NJCRAC has been the frequent victim of charges it opposes the commutation of Pollard's sentence, a charge Mr. Chanes thinks unfair. "We have no position. Our mandate is to look as carefully as we could at allegations of anti-Semitism or civil rights violations," a search, he said, which produced "no evidence" to support such charges in the case of Pollard.

"The view of the committee is that in order to justify the active intervention on the part of the Jewish community we need a finding of anti-Semitism." Mr. Chanes said he and his committee were not persuaded by arguments that Pollard's sentence was disparate to those received by others in similar conditions, although they feel "it violated his plea bargain." But three federal courts felt it was handled properly," he explained. Following requests by community relations councils in Flint, Boston, Sand Francisco, Houston and other cities, NJCRAC will debate changing its Pollard stand at its annual plenary next month in Washington.

Call for Review

But Phil Baum thinks not taking a stand is also taking a stand. "I am concerned our position has been misrepresented as a connoting opposition to commutation. "The AJCongress associate executive director said that as chairman of the NJCRAC committee, "I've been told incessantly that I'm the leading opponent of commuting the sentence."

Some Jewish groups have already taken a stand for review. These include AJCommittee and the Jewish Federation of Metropolitan Chicago.
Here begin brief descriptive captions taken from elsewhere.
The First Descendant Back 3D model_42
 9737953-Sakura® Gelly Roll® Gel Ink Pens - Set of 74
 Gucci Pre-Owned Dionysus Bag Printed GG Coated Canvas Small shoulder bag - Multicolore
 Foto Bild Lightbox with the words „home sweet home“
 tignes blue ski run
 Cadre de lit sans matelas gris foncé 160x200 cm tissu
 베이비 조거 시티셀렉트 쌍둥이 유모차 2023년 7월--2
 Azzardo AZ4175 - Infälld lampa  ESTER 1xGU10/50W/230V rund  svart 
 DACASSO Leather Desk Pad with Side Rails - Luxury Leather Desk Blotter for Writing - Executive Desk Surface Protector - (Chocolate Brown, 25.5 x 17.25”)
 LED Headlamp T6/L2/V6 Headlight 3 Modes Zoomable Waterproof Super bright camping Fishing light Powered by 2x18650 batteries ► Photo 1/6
A Jananuary 12 letter from the president of AJCommittee, Alfred Moses, asked Mr. Bush to review the Pollard record "to determine if the imposed sentence of life imprisonment is appropriate and, if not, to reduce it."

"In making this request, we do not seek to minimize the seriousness of the crime to which Mr. Pollard pled, nor do we suggest what the appropriate sentence should be. This is a determination that we believe can only be made by someone in authority having access to the entire record, a critical part of which remains highly classified."

On Monday, the board of directors of the Metropolitan Chicago Jewish Federation voted to send Mr. Clinton a letter asking him to "take a fresh look at this case and make a determination whether clemency would be appropriate at this time."

On Tuesday, the Hadassah national board took the strongest stand thus far, voting that "on humanitarian grounds, Hadassah calls on the president of the United States to commute Jonathan Pollard's sentence to time already served." The decision came after the group's board heard from Seymour Reich, former chairman of the Conference of Presidents of major American Jewish Organizations, who presented the case for commutation. Jerome Chanes, who staffs the NJCRAC Pollard Committee, also attended. Other groups, like AJCongress and Anti-Defamation League, are considering adopting either that position or one advocating review.